What you need to do
Word-for-word transcription: reproduce all of the data, but not the pictures.

Records shown
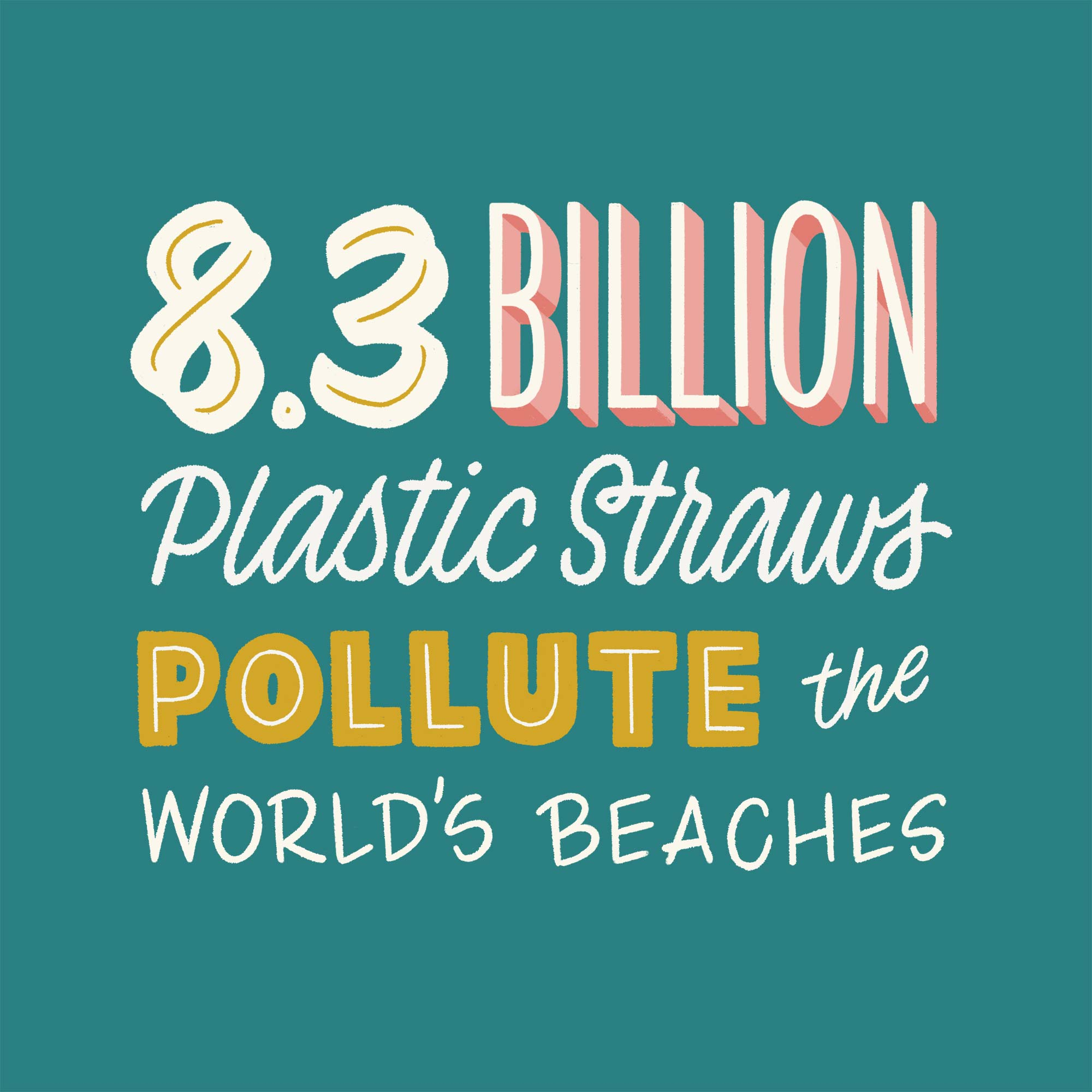 Small-Changes-Big-Impact_Jenna-Carando_Plastic Straws.jpg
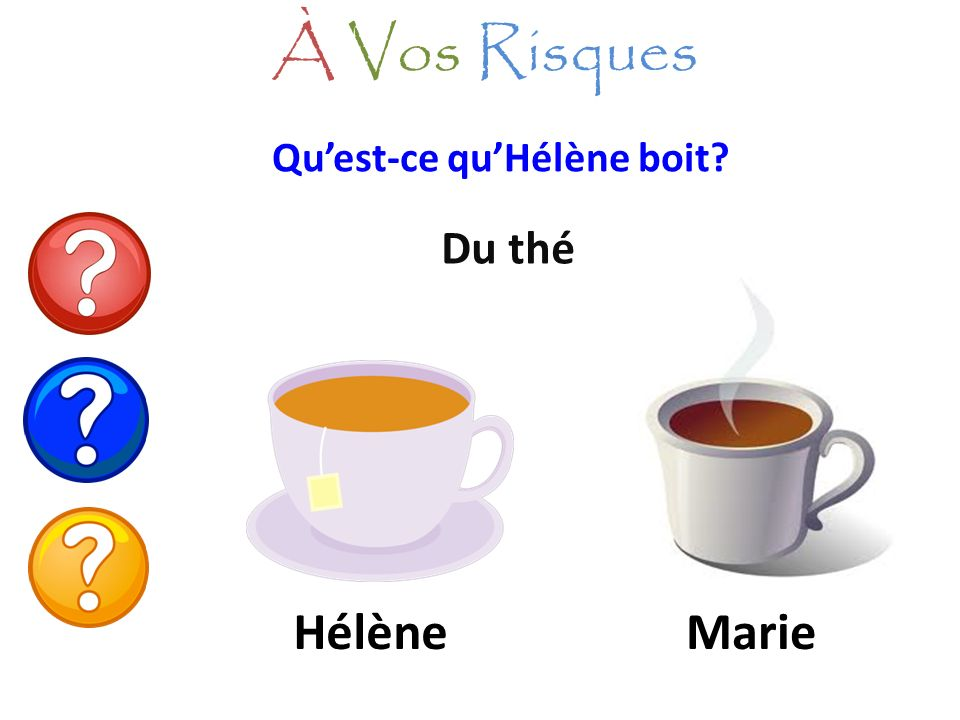 À Vos Risques Qu'est-ce qu'Hélène boit Du thé Hélène Marie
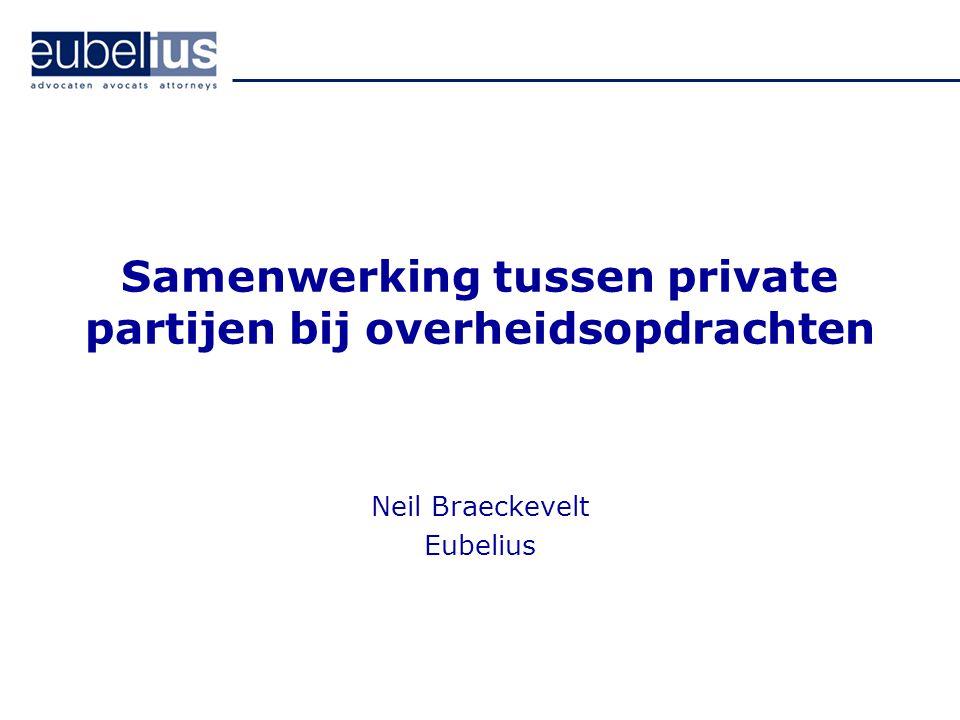 Samenwerking tussen private partijen bij overheidsopdrachten Neil Braeckevelt Eubelius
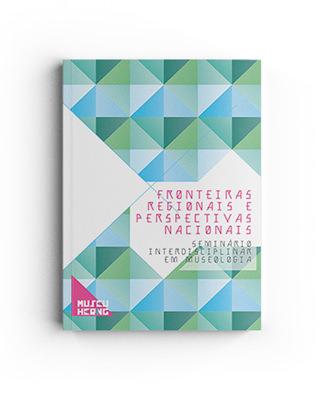 Fronteiras Regionais e Perspectivas Nacionais – Seminário Interdisciplinar em Museologia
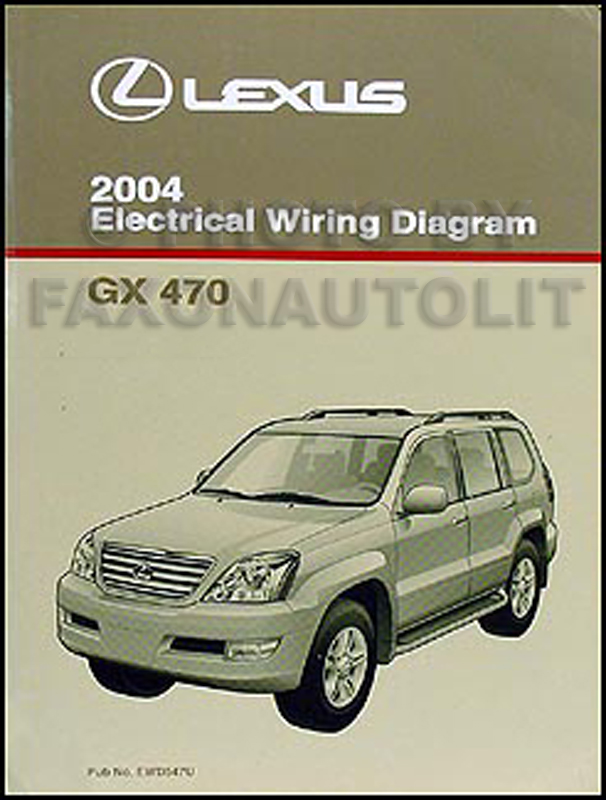 2004 Lexus Gx 470 Wiring Diagram Manual Original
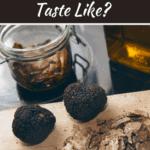 What Do Truffles Taste Like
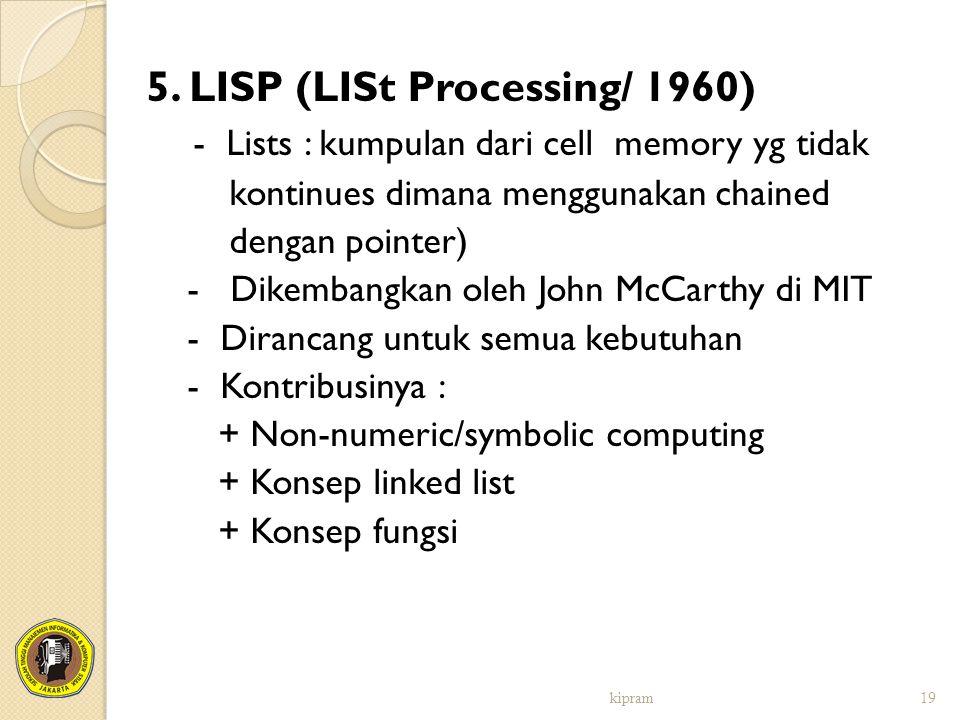 5. LISP (LISt Processing/ 1960) - Lists : kumpulan dari cell memory yg tidak kontinues dimana menggunakan chained dengan pointer) - Dikembangkan oleh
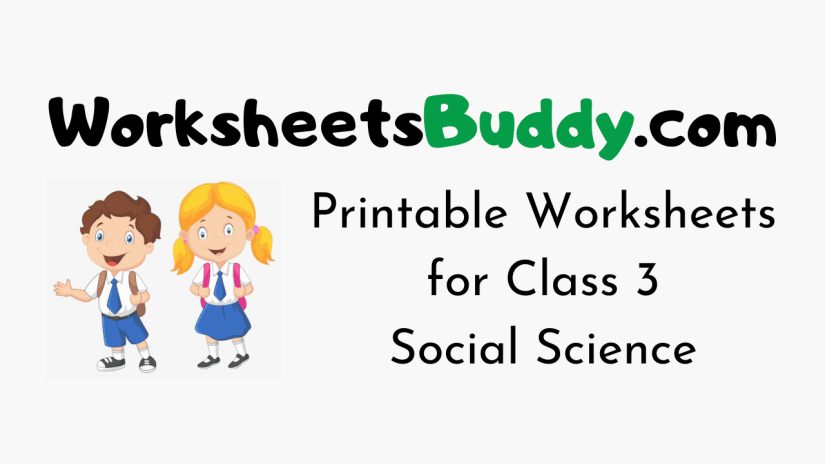Worksheets for Class 3 Social Science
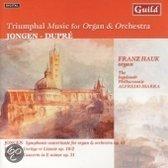 Triumph Music for Organ and Orchestra - Jongen, etc / Hauk
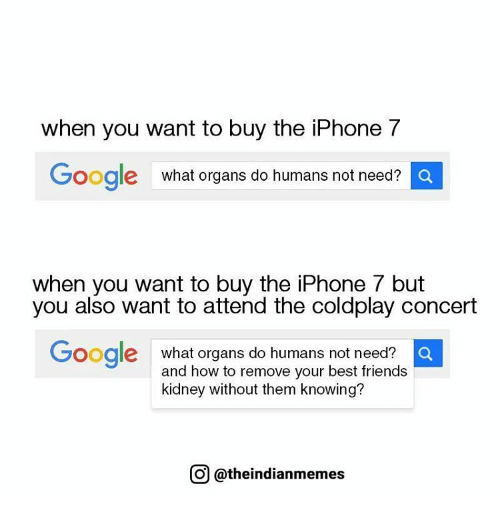 coldplay concert: when you want to buy the iPhone 7  Google What organs do humans not need?  Q  When you want to buy the lPhone but  you also want to attend the coldplay concert  Google  what organs do humans not need?  a  and how to remove your best friends  kidney without them knowing?  O @theindianmemes
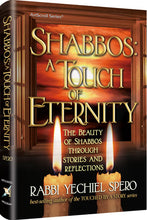 Load image into Gallery viewer, Shabbos: A Touch of Eternity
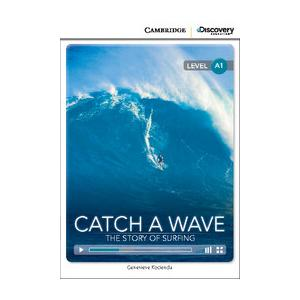 Catch a Wave: The Story of Surfing. Cambridge Discovery Education Interactive Readers (z kodem)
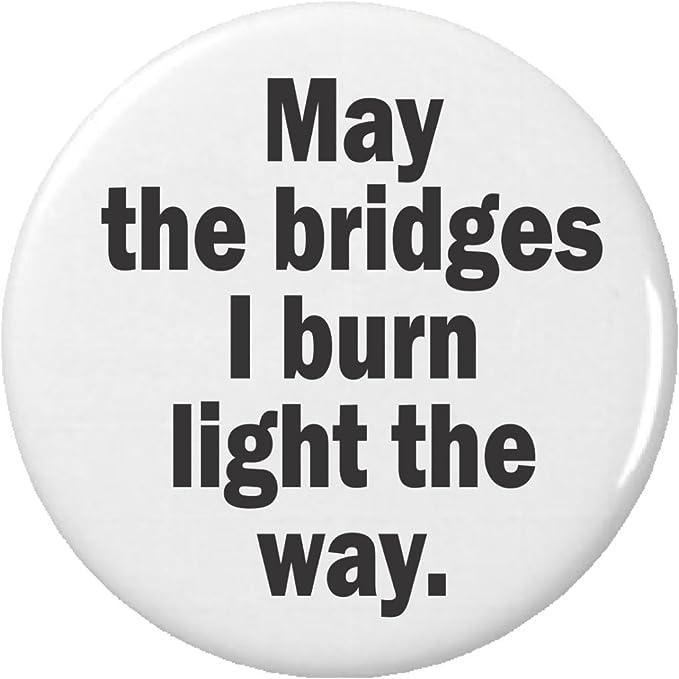 I Burn Bridges Button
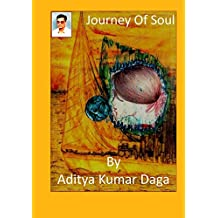 Journey Of Soul: It's journey never end, It try to recollect everything from present & past life.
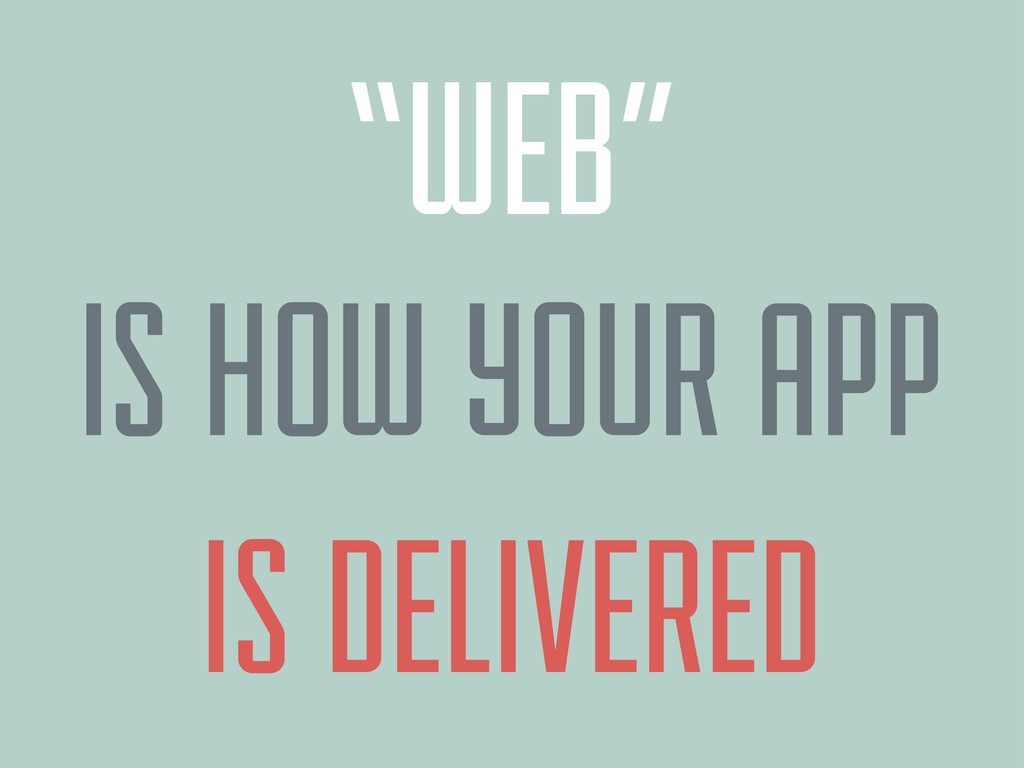 """IS DELIVERED """"WEB"""" IS HOW YOUR APP"""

Response area
 Small-Changes-Big-Impact_Jenna-Carando_Plastic Straws.jpg
 À Vos Risques Qu'est-ce qu'Hélène boit Du thé Hélène Marie
 Samenwerking tussen private partijen bij overheidsopdrachten Neil Braeckevelt Eubelius
 Fronteiras Regionais e Perspectivas Nacionais – Seminário Interdisciplinar em Museologia
 2004 Lexus Gx 470 Wiring Diagram Manual Original
 What Do Truffles Taste Like
 5. LISP (LISt Processing/ 1960) - Lists : kumpulan dari cell memory yg tidak kontinues dimana menggunakan chained dengan pointer) - Dikembangkan oleh
Worksheets for Class 3 Social Science
 Triumph Music for Organ and Orchestra - Jongen, etc / Hauk
 coldplay concert: when you want to buy the iPhone 7  Google What organs do humans not need?  Q  When you want to buy the lPhone but  you also want to attend the coldplay concert  Google  what organs do humans not need?  a  and how to remove your best friends  kidney without them knowing?  O @theindianmemes
 Load image into Gallery viewer, Shabbos: A Touch of Eternity
 Catch a Wave: The Story of Surfing. Cambridge Discovery Education Interactive Readers (z kodem)
 I Burn Bridges Button
 Journey Of Soul: It's journey never end, It try to recollect everything from present & past life.
 """IS DELIVERED """"WEB"""" IS HOW YOUR APP"""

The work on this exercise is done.